● **Stored data entries**
======
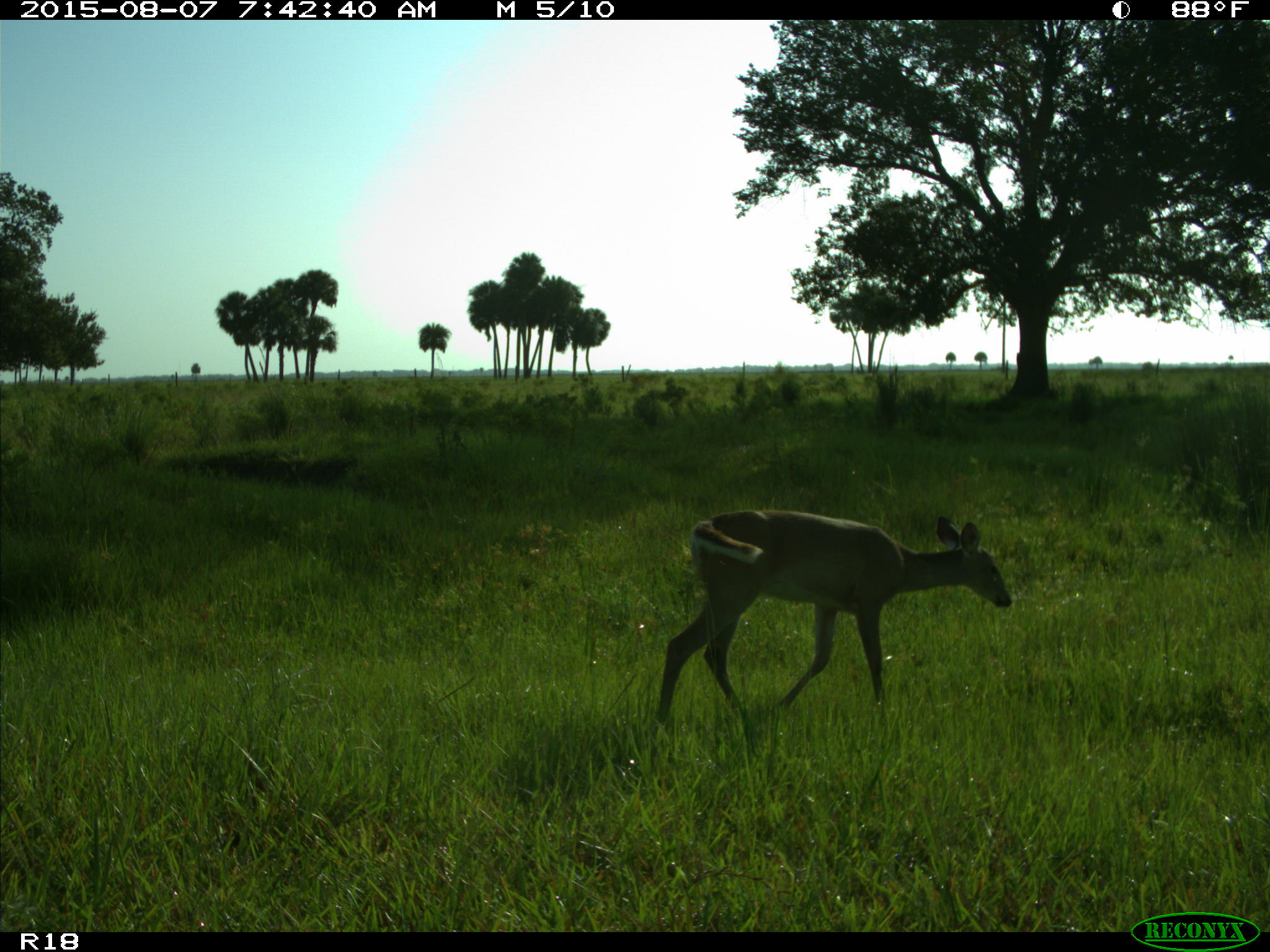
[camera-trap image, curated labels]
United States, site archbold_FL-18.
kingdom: Animalia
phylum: Chordata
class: Mammalia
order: Artiodactyla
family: Cervidae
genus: Odocoileus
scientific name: Odocoileus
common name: deer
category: unidentified deer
======
● **Task goal**
Each record above must be set down again unchanged, with its pictures left out.

● **Answer to this exercise**
[camera-trap image, curated labels]
United States, site archbold_FL-18.
kingdom: Animalia
phylum: Chordata
class: Mammalia
order: Artiodactyla
family: Cervidae
genus: Odocoileus
scientific name: Odocoileus
common name: deer
category: unidentified deer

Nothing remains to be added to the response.